Your task:
Gather every line of the spatial relationship records below that contains the word "upper". Case counts, so take only lines where it appears in the same case.

Spatial relationship records:

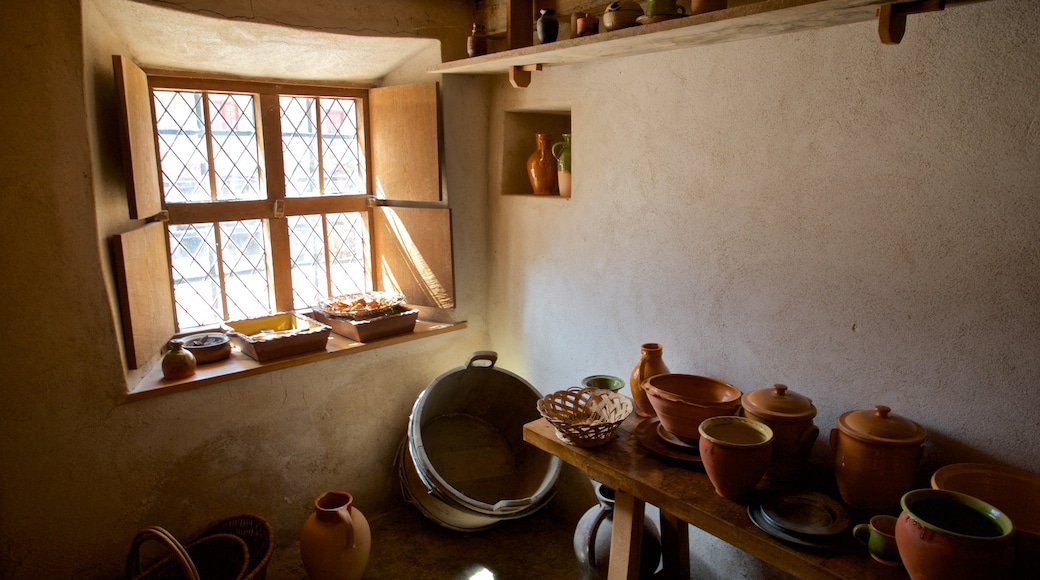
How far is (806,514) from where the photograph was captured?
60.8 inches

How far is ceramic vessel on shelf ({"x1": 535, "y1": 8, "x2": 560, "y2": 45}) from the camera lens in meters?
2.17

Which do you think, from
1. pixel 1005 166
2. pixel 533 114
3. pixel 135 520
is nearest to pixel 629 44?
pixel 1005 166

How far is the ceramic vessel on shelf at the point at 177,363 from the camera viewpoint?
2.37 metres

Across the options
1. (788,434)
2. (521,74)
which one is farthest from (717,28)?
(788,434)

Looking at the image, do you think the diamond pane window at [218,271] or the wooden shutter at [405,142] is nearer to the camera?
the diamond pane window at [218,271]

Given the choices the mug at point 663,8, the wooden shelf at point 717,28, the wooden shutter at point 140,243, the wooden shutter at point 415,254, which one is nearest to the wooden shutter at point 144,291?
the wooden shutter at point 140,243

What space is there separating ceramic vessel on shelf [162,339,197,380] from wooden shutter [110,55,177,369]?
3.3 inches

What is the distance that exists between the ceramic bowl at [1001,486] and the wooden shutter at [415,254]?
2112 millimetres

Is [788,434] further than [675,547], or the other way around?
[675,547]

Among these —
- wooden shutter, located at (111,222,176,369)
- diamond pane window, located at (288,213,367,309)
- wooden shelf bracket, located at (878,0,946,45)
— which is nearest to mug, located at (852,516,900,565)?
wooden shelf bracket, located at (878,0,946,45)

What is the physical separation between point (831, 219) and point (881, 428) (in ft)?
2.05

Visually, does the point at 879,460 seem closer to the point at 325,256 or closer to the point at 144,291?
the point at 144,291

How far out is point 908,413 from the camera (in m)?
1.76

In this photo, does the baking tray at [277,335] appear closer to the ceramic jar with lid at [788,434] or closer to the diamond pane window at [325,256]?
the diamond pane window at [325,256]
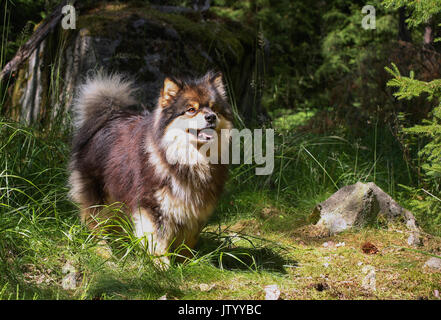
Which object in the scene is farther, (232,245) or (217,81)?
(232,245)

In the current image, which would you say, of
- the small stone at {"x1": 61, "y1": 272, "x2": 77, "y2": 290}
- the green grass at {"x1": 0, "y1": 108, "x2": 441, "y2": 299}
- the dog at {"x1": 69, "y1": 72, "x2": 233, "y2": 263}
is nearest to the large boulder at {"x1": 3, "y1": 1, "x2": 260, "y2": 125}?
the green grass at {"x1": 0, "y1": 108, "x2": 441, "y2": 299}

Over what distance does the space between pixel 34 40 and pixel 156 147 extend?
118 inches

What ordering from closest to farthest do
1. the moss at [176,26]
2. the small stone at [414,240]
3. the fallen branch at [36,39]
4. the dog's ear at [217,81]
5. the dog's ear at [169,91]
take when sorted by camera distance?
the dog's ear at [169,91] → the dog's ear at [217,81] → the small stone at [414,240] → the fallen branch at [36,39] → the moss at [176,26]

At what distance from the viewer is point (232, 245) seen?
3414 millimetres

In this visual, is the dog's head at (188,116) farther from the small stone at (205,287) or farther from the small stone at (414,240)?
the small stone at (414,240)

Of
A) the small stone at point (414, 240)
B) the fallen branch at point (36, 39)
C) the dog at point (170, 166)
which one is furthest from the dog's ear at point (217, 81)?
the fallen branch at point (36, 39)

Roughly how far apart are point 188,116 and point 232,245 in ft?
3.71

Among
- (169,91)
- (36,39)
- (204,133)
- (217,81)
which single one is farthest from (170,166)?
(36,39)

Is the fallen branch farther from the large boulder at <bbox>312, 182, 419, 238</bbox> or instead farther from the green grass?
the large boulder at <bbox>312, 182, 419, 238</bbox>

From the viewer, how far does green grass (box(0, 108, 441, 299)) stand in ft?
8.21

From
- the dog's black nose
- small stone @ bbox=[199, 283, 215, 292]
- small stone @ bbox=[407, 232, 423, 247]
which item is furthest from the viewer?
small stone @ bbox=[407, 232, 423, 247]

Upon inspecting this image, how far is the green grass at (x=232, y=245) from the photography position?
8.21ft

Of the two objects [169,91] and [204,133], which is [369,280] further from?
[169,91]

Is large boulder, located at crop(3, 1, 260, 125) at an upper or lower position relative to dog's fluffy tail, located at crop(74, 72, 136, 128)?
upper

* * *

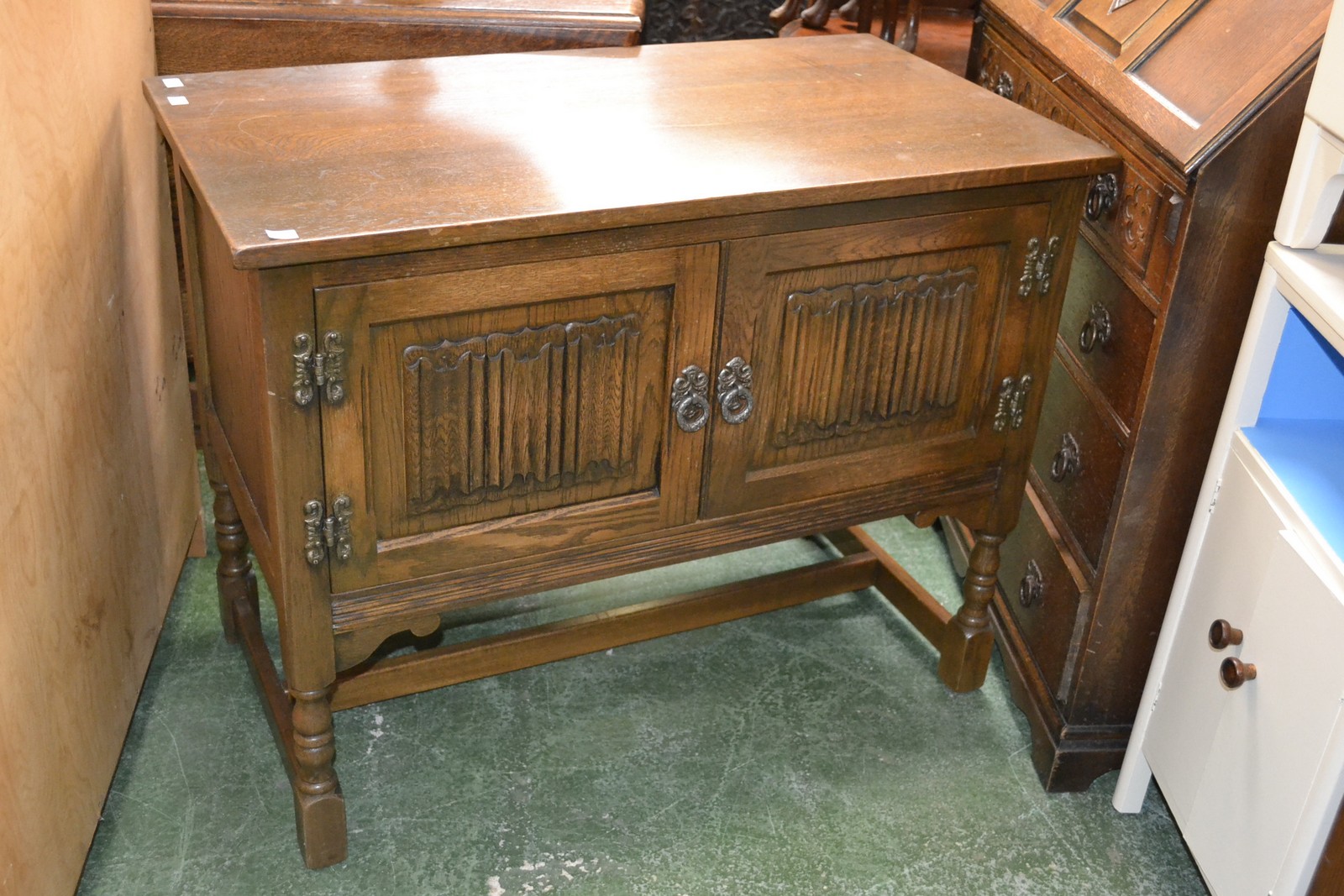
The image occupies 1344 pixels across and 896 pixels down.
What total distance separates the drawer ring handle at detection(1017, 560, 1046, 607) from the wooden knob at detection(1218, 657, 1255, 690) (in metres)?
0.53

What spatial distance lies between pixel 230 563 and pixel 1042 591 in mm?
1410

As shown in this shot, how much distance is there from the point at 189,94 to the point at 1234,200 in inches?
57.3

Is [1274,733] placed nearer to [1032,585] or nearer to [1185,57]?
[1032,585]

Written solution:
Is large boulder, located at crop(3, 1, 260, 125) at an upper or lower position relative to dog's fluffy tail, located at crop(74, 72, 136, 128)?
upper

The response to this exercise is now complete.